Copy the records from the line containing "How far is (x=85, y=20)" through the end, replacing "camera" with "viewpoint" and changing nothing else. Leave out the pictures.

━━━━

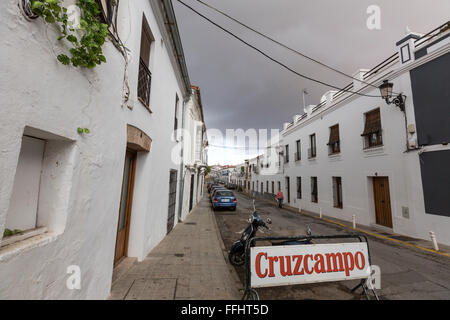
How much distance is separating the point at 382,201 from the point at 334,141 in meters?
4.40

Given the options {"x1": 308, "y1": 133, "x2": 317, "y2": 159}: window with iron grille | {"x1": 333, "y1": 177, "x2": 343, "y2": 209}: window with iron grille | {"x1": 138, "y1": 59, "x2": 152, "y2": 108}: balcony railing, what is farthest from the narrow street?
{"x1": 308, "y1": 133, "x2": 317, "y2": 159}: window with iron grille

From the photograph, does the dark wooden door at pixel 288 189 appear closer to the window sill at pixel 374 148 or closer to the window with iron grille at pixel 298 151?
the window with iron grille at pixel 298 151

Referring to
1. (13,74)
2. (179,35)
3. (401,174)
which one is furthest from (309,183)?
(13,74)

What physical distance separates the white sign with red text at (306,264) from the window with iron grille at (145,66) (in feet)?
12.6

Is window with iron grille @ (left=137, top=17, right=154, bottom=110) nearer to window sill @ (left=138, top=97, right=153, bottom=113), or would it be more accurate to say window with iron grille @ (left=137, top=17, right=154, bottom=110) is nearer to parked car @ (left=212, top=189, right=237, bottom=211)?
window sill @ (left=138, top=97, right=153, bottom=113)

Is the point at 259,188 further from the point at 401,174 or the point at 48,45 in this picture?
the point at 48,45

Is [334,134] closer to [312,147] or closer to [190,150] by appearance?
[312,147]

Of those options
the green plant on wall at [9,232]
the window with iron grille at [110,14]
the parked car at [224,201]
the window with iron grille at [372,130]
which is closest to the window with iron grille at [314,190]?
the window with iron grille at [372,130]

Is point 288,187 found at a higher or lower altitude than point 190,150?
lower

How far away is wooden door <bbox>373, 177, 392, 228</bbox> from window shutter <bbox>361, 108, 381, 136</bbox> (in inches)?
90.2

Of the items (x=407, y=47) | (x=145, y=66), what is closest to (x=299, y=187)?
(x=407, y=47)

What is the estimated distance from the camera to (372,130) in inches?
368

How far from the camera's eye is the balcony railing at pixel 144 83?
4.23 m
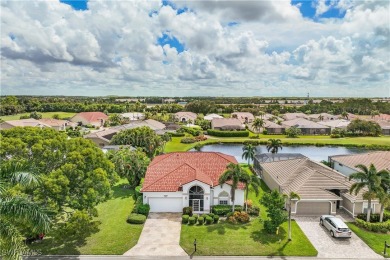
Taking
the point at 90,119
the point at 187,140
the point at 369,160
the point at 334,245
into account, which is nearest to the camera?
the point at 334,245

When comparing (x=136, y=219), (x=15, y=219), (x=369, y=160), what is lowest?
(x=136, y=219)

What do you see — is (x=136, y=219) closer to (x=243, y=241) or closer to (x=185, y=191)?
(x=185, y=191)

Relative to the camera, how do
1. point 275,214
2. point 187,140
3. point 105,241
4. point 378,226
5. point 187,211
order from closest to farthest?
1. point 105,241
2. point 275,214
3. point 378,226
4. point 187,211
5. point 187,140

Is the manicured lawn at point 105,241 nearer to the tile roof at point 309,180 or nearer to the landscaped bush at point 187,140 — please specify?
the tile roof at point 309,180

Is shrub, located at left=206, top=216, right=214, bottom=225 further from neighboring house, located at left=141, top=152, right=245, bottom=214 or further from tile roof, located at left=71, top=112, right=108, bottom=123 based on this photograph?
tile roof, located at left=71, top=112, right=108, bottom=123

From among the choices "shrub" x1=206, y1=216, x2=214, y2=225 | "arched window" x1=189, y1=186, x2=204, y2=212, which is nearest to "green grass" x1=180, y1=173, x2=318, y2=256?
"shrub" x1=206, y1=216, x2=214, y2=225

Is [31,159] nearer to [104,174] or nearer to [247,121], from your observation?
[104,174]

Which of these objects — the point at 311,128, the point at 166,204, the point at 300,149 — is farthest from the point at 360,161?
the point at 311,128
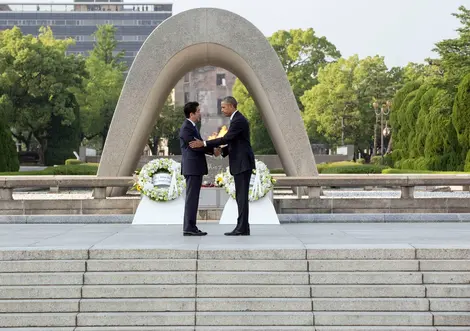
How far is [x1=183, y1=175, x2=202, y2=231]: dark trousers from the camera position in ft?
31.6

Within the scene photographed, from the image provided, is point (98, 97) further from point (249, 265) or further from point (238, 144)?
point (249, 265)

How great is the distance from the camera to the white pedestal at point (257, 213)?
39.4ft

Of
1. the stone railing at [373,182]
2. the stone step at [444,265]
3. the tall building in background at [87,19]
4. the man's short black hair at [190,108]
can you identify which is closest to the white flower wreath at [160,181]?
the man's short black hair at [190,108]

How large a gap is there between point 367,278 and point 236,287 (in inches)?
52.1

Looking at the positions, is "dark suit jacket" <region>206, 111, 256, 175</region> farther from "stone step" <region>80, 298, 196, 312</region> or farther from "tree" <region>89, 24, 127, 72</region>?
"tree" <region>89, 24, 127, 72</region>

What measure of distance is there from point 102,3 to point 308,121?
8835 cm

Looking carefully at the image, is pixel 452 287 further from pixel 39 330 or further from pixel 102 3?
pixel 102 3

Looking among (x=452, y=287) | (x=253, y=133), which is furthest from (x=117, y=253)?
(x=253, y=133)

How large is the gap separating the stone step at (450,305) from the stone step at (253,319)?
3.99 feet

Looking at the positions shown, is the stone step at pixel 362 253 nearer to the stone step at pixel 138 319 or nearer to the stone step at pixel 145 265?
the stone step at pixel 145 265

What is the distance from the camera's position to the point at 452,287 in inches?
283

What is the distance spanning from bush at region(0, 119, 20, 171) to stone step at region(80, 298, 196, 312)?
25992mm

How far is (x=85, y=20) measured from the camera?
132 meters

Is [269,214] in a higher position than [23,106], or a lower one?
lower
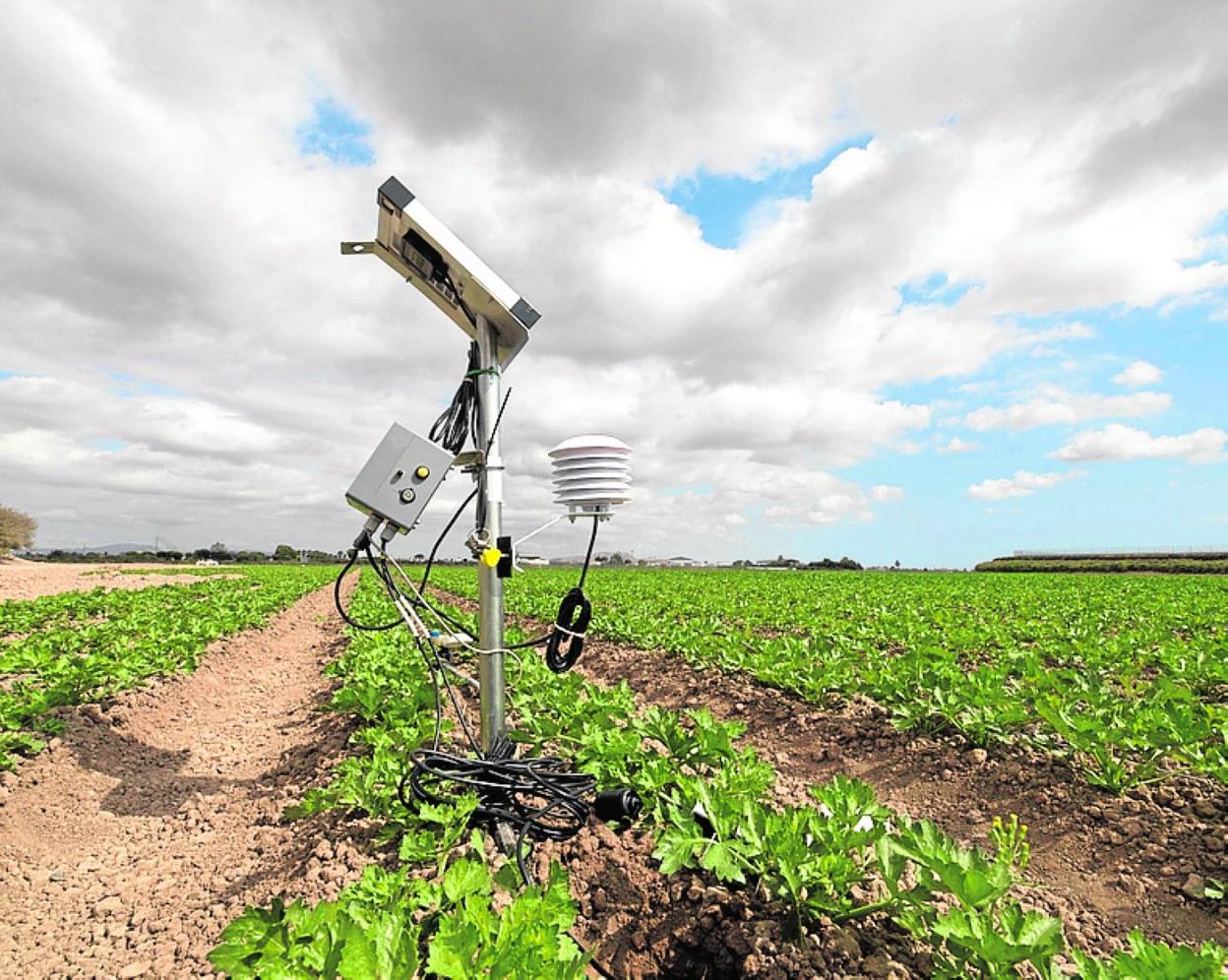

━━━━

## EXERCISE ANSWER
How far is (x=85, y=20) measured from the viewpoint?
132 meters

Is [269,214] in a higher position than [23,106], or a lower one?
lower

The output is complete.